=== Begin Enclosure ===

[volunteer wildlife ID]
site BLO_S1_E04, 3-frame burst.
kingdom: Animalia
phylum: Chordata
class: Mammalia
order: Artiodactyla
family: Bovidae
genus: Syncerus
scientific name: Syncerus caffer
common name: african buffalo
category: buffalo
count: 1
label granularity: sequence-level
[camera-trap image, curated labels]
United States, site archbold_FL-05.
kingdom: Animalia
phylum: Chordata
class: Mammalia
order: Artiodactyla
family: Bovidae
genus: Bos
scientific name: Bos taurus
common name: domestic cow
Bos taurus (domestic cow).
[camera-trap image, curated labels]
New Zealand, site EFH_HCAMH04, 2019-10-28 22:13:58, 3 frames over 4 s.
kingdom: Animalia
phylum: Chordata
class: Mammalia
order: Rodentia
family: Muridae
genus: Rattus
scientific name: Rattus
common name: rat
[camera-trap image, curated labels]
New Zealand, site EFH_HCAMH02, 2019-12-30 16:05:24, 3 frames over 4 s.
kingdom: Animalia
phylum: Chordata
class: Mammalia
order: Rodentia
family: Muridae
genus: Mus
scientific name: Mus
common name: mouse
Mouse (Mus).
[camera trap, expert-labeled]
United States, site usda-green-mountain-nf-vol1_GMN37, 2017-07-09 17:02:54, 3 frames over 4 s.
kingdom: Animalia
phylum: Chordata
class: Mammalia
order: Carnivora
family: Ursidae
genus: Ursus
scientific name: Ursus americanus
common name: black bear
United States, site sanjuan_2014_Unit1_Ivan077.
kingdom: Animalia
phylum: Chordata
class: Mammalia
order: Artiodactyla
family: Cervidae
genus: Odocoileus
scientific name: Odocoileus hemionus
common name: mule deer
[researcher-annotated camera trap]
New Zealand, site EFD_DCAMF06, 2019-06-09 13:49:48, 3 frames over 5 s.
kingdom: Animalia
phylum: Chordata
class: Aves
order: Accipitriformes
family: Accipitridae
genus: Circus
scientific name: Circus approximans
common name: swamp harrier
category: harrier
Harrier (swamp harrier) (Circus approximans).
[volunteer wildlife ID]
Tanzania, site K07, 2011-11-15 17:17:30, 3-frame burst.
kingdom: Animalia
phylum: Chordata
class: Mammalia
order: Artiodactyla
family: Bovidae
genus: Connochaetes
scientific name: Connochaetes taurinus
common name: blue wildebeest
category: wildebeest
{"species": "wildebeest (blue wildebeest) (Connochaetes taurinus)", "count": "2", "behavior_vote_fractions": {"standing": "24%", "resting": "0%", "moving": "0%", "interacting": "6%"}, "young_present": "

=== End Enclosure ===

* [What is required]
All the lines of the material above must be given again exactly.

* [Answer section]
[volunteer wildlife ID]
site BLO_S1_E04, 3-frame burst.
kingdom: Animalia
phylum: Chordata
class: Mammalia
order: Artiodactyla
family: Bovidae
genus: Syncerus
scientific name: Syncerus caffer
common name: african buffalo
category: buffalo
count: 1
label granularity: sequence-level
[camera-trap image, curated labels]
United States, site archbold_FL-05.
kingdom: Animalia
phylum: Chordata
class: Mammalia
order: Artiodactyla
family: Bovidae
genus: Bos
scientific name: Bos taurus
common name: domestic cow
Bos taurus (domestic cow).
[camera-trap image, curated labels]
New Zealand, site EFH_HCAMH04, 2019-10-28 22:13:58, 3 frames over 4 s.
kingdom: Animalia
phylum: Chordata
class: Mammalia
order: Rodentia
family: Muridae
genus: Rattus
scientific name: Rattus
common name: rat
[camera-trap image, curated labels]
New Zealand, site EFH_HCAMH02, 2019-12-30 16:05:24, 3 frames over 4 s.
kingdom: Animalia
phylum: Chordata
class: Mammalia
order: Rodentia
family: Muridae
genus: Mus
scientific name: Mus
common name: mouse
Mouse (Mus).
[camera trap, expert-labeled]
United States, site usda-green-mountain-nf-vol1_GMN37, 2017-07-09 17:02:54, 3 frames over 4 s.
kingdom: Animalia
phylum: Chordata
class: Mammalia
order: Carnivora
family: Ursidae
genus: Ursus
scientific name: Ursus americanus
common name: black bear
United States, site sanjuan_2014_Unit1_Ivan077.
kingdom: Animalia
phylum: Chordata
class: Mammalia
order: Artiodactyla
family: Cervidae
genus: Odocoileus
scientific name: Odocoileus hemionus
common name: mule deer
[researcher-annotated camera trap]
New Zealand, site EFD_DCAMF06, 2019-06-09 13:49:48, 3 frames over 5 s.
kingdom: Animalia
phylum: Chordata
class: Aves
order: Accipitriformes
family: Accipitridae
genus: Circus
scientific name: Circus approximans
common name: swamp harrier
category: harrier
Harrier (swamp harrier) (Circus approximans).
[volunteer wildlife ID]
Tanzania, site K07, 2011-11-15 17:17:30, 3-frame burst.
kingdom: Animalia
phylum: Chordata
class: Mammalia
order: Artiodactyla
family: Bovidae
genus: Connochaetes
scientific name: Connochaetes taurinus
common name: blue wildebeest
category: wildebeest
{"species": "wildebeest (blue wildebeest) (Connochaetes taurinus)", "count": "2", "behavior_vote_fractions": {"standing": "24%", "resting": "0%", "moving": "0%", "interacting": "6%"}, "young_present": "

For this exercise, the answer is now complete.